§ Instructions to follow: Leave the pictures out, and repeat exactly each line from the one that holds "Stock photo for" through the final line of the entries below.
== Segment start ==
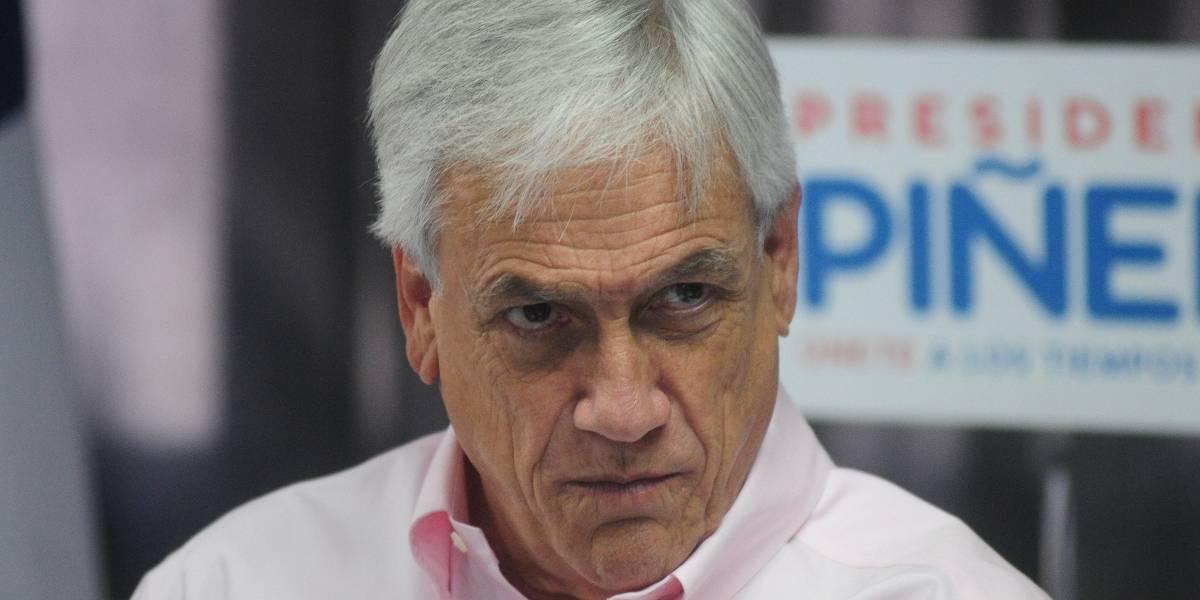 """Presidente Piñera explica la compra del televisor millonario: """"Nos tendieron una trampa"""""""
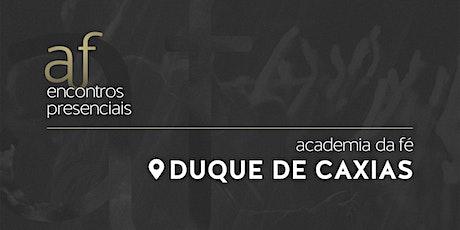 Caxias | Domingo, 25/10, às 18h30 ingressos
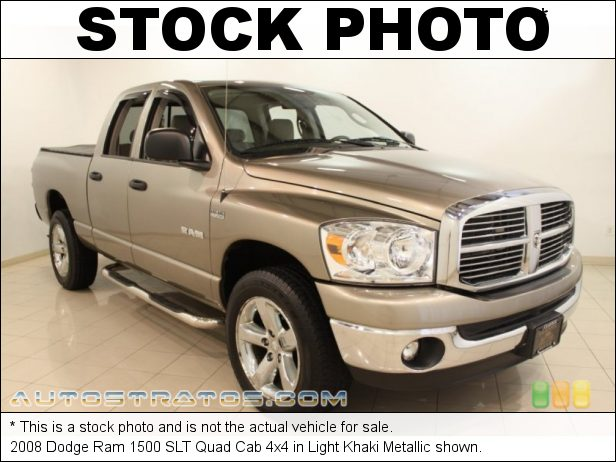 Stock photo for this 2008 Dodge Ram 1500 SLT Quad Cab 4x4 5.7 Liter MDS HEMI OHV 16-Valve V8 5 Speed Automatic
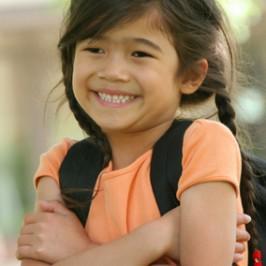 Aider les enfants à intégrer la pleine conscience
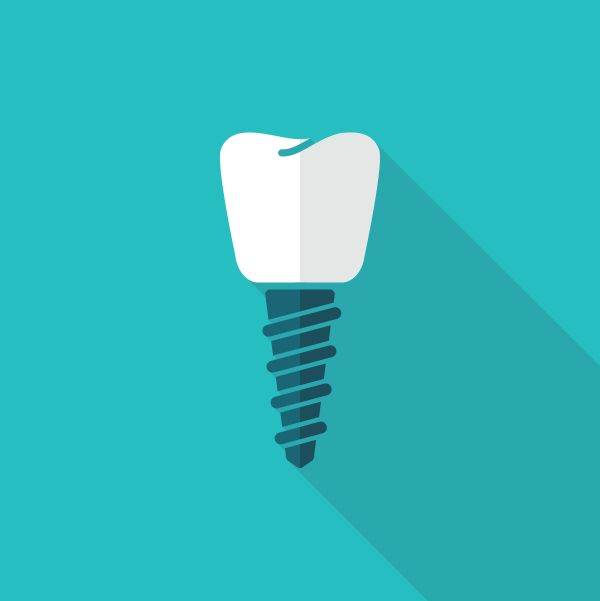 Dental Implant Surgery Preparation Checklist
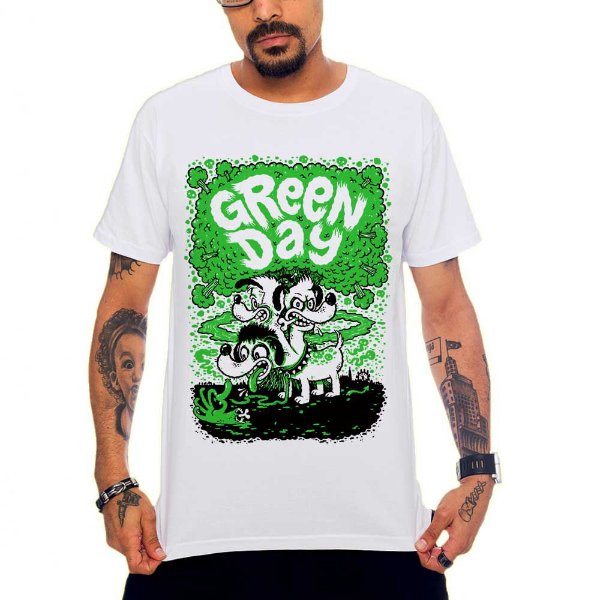 Camiseta Green Day - Dog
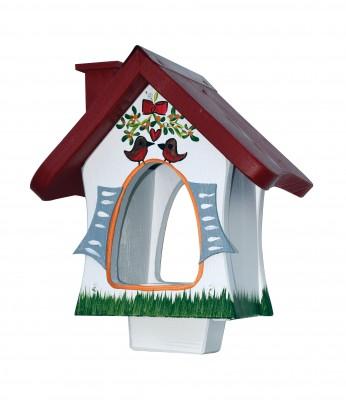 Futterhaus - Waldhütte mit Mistelzweig - stehend - weiß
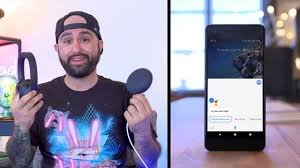 new home gadgets 5 google home gadgets you should buy youtube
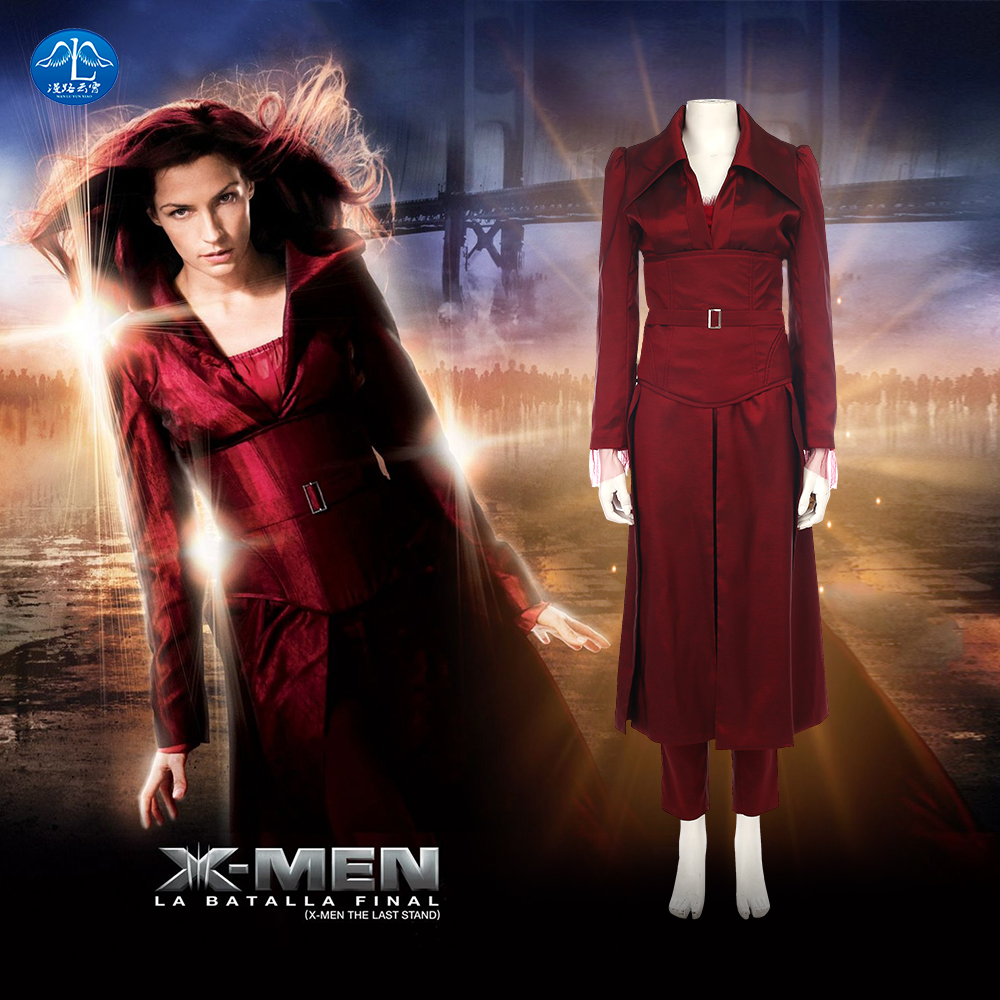 Women Phoenix Costume X-Men Days of Future Past Dark Phoenix Jean Grey Cosplay Costumes Halloween Costumes For Women Custom Made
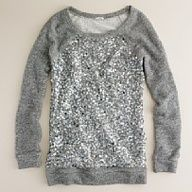Sequence sweater <3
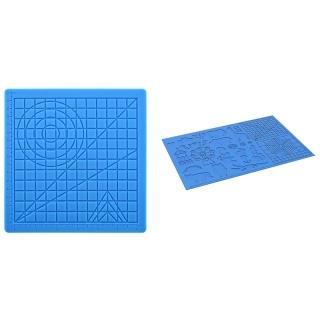 2 Set 3D Printing Pen Silicone Mat Doodle Pad with Finger Caps, 17 X 17 X 0.3cm & 41.5 X 27.5cm thumbnail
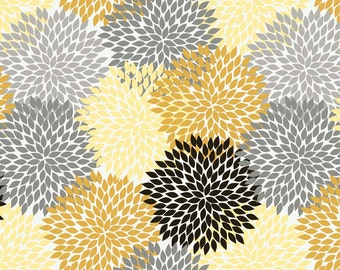 ANDREA  FLOWERS GOLD c3351 -  Andrea Victoria Cottons - My Mind's Eye - Riley Blake Designs - By the Yard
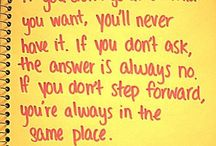 Words I need to remember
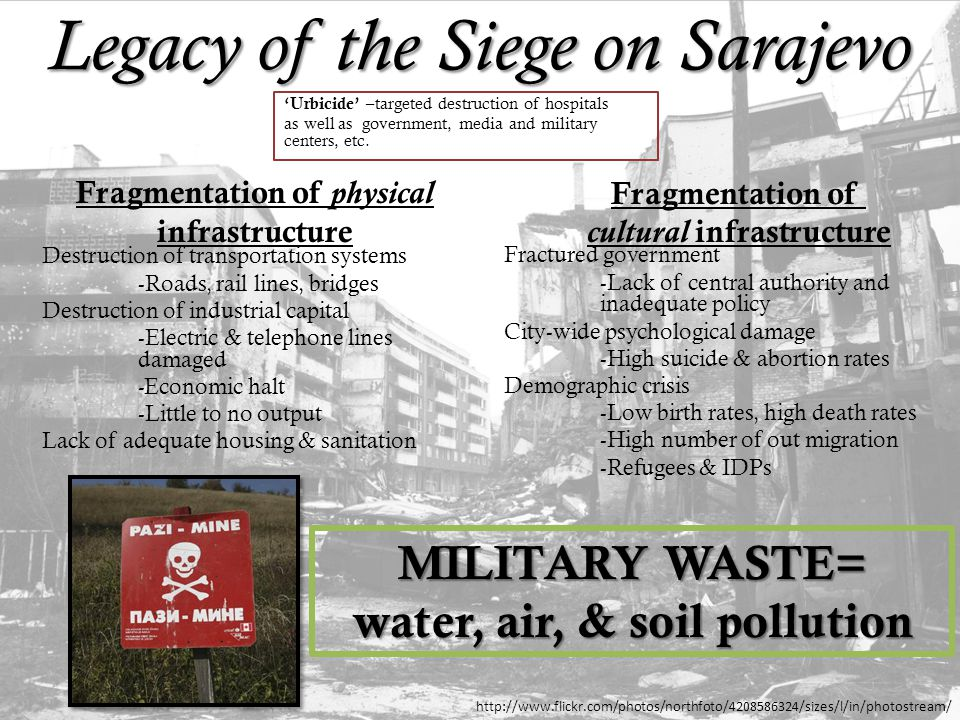 Legacy of the Siege on Sarajevo 'Urbicide' – targeted destruction of hospitals as well as government, media and military centers, etc.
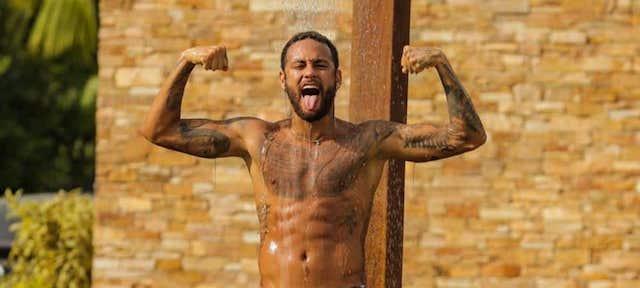 PSG- Neymar admet être au top à Paris depuis ces trois dernières années ! 640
== Segment end ==
§ Output for this exercise:
 Stock photo for this 2008 Dodge Ram 1500 SLT Quad Cab 4x4 5.7 Liter MDS HEMI OHV 16-Valve V8 5 Speed Automatic
 Aider les enfants à intégrer la pleine conscience
 Dental Implant Surgery Preparation Checklist
 Camiseta Green Day - Dog
 Futterhaus - Waldhütte mit Mistelzweig - stehend - weiß
 new home gadgets 5 google home gadgets you should buy youtube
 Women Phoenix Costume X-Men Days of Future Past Dark Phoenix Jean Grey Cosplay Costumes Halloween Costumes For Women Custom Made
Sequence sweater <3
 2 Set 3D Printing Pen Silicone Mat Doodle Pad with Finger Caps, 17 X 17 X 0.3cm & 41.5 X 27.5cm thumbnail
 ANDREA  FLOWERS GOLD c3351 -  Andrea Victoria Cottons - My Mind's Eye - Riley Blake Designs - By the Yard
 Words I need to remember
 Legacy of the Siege on Sarajevo 'Urbicide' – targeted destruction of hospitals as well as government, media and military centers, etc.
 PSG- Neymar admet être au top à Paris depuis ces trois dernières années ! 640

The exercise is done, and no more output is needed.